(WORK TO DO):
Return every row below verbatim, keeping each line unchanged and in its original order.

(Excerpts from a spatial dataset):

________________________________________

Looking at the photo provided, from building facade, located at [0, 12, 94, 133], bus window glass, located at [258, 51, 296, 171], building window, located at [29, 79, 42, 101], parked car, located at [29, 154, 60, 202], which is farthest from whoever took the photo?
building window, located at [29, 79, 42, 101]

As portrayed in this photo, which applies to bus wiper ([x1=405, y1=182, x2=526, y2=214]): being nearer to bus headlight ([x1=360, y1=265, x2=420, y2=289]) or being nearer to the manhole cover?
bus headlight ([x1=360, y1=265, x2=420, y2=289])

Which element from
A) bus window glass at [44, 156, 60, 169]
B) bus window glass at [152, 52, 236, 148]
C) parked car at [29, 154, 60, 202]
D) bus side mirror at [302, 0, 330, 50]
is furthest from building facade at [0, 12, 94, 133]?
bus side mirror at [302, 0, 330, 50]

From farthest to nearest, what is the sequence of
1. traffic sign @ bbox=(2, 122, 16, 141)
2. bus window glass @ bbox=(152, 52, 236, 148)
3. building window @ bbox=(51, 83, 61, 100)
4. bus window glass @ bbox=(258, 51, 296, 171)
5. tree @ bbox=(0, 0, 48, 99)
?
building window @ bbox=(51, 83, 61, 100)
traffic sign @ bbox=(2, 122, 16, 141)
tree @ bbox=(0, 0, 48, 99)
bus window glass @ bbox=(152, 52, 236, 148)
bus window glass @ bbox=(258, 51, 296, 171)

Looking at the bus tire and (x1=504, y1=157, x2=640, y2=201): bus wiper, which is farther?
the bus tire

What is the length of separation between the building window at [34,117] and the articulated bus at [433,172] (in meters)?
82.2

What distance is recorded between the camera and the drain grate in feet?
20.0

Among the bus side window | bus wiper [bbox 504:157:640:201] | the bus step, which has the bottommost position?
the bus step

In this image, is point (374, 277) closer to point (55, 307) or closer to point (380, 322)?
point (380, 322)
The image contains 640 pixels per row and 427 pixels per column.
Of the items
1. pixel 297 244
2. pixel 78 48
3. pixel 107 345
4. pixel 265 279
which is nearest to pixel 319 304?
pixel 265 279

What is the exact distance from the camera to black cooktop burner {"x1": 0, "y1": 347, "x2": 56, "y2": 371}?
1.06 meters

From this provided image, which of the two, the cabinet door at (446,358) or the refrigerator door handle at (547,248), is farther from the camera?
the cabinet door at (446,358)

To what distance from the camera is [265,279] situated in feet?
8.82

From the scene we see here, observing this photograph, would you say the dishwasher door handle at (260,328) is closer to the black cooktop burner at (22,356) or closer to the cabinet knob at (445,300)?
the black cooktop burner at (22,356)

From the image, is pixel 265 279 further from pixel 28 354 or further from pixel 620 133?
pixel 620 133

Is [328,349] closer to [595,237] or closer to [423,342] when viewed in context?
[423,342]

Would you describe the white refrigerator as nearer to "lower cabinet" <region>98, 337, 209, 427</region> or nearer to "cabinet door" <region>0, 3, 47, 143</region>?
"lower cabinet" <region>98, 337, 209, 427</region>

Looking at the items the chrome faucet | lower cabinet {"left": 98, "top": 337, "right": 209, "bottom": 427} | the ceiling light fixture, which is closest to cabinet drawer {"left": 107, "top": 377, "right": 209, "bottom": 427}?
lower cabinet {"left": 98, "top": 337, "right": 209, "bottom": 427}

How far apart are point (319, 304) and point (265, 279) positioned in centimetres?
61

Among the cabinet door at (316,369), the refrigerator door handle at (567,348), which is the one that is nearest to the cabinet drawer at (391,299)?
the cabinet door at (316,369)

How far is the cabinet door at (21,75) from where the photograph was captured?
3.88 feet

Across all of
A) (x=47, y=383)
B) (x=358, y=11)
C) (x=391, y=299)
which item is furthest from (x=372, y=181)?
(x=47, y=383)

________________________________________

(THE ANSWER):
Looking at the photo provided, from building facade, located at [0, 12, 94, 133], bus window glass, located at [258, 51, 296, 171], building window, located at [29, 79, 42, 101], parked car, located at [29, 154, 60, 202], which is farthest from whoever took the photo?
building window, located at [29, 79, 42, 101]

As portrayed in this photo, which applies to bus wiper ([x1=405, y1=182, x2=526, y2=214]): being nearer to bus headlight ([x1=360, y1=265, x2=420, y2=289]) or being nearer to the manhole cover?
bus headlight ([x1=360, y1=265, x2=420, y2=289])

Which element from
A) bus window glass at [44, 156, 60, 169]
B) bus window glass at [152, 52, 236, 148]
C) parked car at [29, 154, 60, 202]
D) bus side mirror at [302, 0, 330, 50]
is furthest from building facade at [0, 12, 94, 133]?
bus side mirror at [302, 0, 330, 50]

From farthest to nearest, what is the sequence of
1. traffic sign @ bbox=(2, 122, 16, 141)
2. bus window glass @ bbox=(152, 52, 236, 148)
3. building window @ bbox=(51, 83, 61, 100)
4. bus window glass @ bbox=(258, 51, 296, 171)
5. tree @ bbox=(0, 0, 48, 99)
?
building window @ bbox=(51, 83, 61, 100)
traffic sign @ bbox=(2, 122, 16, 141)
tree @ bbox=(0, 0, 48, 99)
bus window glass @ bbox=(152, 52, 236, 148)
bus window glass @ bbox=(258, 51, 296, 171)

Looking at the bus tire and (x1=504, y1=157, x2=640, y2=201): bus wiper, which is farther?
the bus tire

What is the length of separation between the building window at [34,117] and the articulated bus at [433,172] (in meters)?
82.2

What distance is recorded between the camera and the drain grate in feet?
20.0

Among the bus side window | bus wiper [bbox 504:157:640:201] | the bus step, which has the bottommost position?
the bus step

In this image, is point (374, 277) closer to point (55, 307) or closer to point (380, 322)?
point (380, 322)
The image contains 640 pixels per row and 427 pixels per column.
Of the items
1. pixel 297 244
2. pixel 78 48
3. pixel 107 345
4. pixel 265 279
which is nearest to pixel 319 304?
pixel 265 279

What is the exact distance from the camera to black cooktop burner {"x1": 0, "y1": 347, "x2": 56, "y2": 371}?
1.06 meters

From this provided image, which of the two, the cabinet door at (446,358) or the refrigerator door handle at (547,248), is farther from the camera?
the cabinet door at (446,358)

To what distance from the camera is [265,279] situated in feet?
8.82

From the scene we see here, observing this photograph, would you say the dishwasher door handle at (260,328) is closer to the black cooktop burner at (22,356) or closer to the cabinet knob at (445,300)?
the black cooktop burner at (22,356)

From the image, is pixel 265 279 further from pixel 28 354 or further from pixel 620 133?
pixel 620 133

Is [328,349] closer to [595,237] or closer to [423,342] when viewed in context?
[423,342]

Would you describe the white refrigerator as nearer to "lower cabinet" <region>98, 337, 209, 427</region> or nearer to "cabinet door" <region>0, 3, 47, 143</region>?
"lower cabinet" <region>98, 337, 209, 427</region>

Looking at the items the chrome faucet | lower cabinet {"left": 98, "top": 337, "right": 209, "bottom": 427} | the ceiling light fixture, which is closest to cabinet drawer {"left": 107, "top": 377, "right": 209, "bottom": 427}?
lower cabinet {"left": 98, "top": 337, "right": 209, "bottom": 427}

How far apart are point (319, 304) and point (265, 279) positioned in centimetres?
61

Among the cabinet door at (316,369), the refrigerator door handle at (567,348), which is the one that is nearest to the cabinet drawer at (391,299)?
the cabinet door at (316,369)

How far is the cabinet door at (21,75) from where the photograph was captured?
3.88 feet

Across all of
A) (x=47, y=383)
B) (x=358, y=11)
C) (x=391, y=299)
which item is furthest from (x=372, y=181)?
(x=47, y=383)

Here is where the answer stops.